[Part of a data file]
_ _ _ _ _

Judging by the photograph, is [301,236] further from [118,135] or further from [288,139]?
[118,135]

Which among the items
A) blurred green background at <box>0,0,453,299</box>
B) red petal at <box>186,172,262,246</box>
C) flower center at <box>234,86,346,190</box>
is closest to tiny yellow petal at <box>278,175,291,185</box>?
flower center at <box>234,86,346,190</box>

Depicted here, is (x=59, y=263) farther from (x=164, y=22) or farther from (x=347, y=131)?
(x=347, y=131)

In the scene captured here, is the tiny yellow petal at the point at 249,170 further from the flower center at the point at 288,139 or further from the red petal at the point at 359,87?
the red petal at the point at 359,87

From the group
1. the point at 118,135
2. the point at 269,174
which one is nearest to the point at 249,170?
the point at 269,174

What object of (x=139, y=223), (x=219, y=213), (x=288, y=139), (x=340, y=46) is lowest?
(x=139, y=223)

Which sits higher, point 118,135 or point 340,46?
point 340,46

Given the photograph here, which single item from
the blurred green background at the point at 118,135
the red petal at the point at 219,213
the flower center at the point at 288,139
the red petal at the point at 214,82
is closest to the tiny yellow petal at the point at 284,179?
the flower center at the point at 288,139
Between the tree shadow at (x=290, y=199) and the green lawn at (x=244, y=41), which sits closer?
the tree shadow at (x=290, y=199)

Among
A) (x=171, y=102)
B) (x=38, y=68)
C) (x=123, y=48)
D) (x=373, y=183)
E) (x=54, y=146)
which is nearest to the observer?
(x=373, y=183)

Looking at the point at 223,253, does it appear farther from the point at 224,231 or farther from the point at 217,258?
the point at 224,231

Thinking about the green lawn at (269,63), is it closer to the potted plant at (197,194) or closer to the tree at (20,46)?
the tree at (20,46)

_ _ _ _ _

=== PROBLEM REQUIREMENTS ===
Reproduce every row above word for word.

=== THE SOLUTION ===
Judging by the photograph, is [301,236] further from [118,135] or further from [288,139]?
[118,135]

Which among the items
A) blurred green background at <box>0,0,453,299</box>
B) red petal at <box>186,172,262,246</box>
C) flower center at <box>234,86,346,190</box>
is closest to tiny yellow petal at <box>278,175,291,185</box>?
flower center at <box>234,86,346,190</box>

Depicted here, is (x=59, y=263) farther from (x=164, y=22) or farther from (x=347, y=131)?
(x=347, y=131)

In the scene captured here, is the tiny yellow petal at the point at 249,170 further from the flower center at the point at 288,139 or further from the red petal at the point at 359,87?
the red petal at the point at 359,87

From the group
1. the point at 118,135
2. the point at 269,174
which one is nearest to the point at 249,170?
the point at 269,174

What object of (x=139, y=223), (x=219, y=213), (x=288, y=139), (x=340, y=46) is lowest?
(x=139, y=223)

Which sits higher, point 118,135 or point 340,46?
point 340,46

Given the photograph here, which single item from
the blurred green background at the point at 118,135
the red petal at the point at 219,213
the flower center at the point at 288,139
the red petal at the point at 214,82
is closest to the tiny yellow petal at the point at 284,179?
the flower center at the point at 288,139
Between the tree shadow at (x=290, y=199) and the green lawn at (x=244, y=41), which sits closer?
the tree shadow at (x=290, y=199)

Among
A) (x=171, y=102)
B) (x=38, y=68)
C) (x=123, y=48)
D) (x=373, y=183)
E) (x=54, y=146)
which is nearest to the observer?
(x=373, y=183)

Looking at the point at 223,253, does it appear farther from the point at 224,231 or farther from the point at 217,258?
the point at 224,231

Thinking about the green lawn at (269,63), is it closer to the potted plant at (197,194) or closer to the tree at (20,46)?
the tree at (20,46)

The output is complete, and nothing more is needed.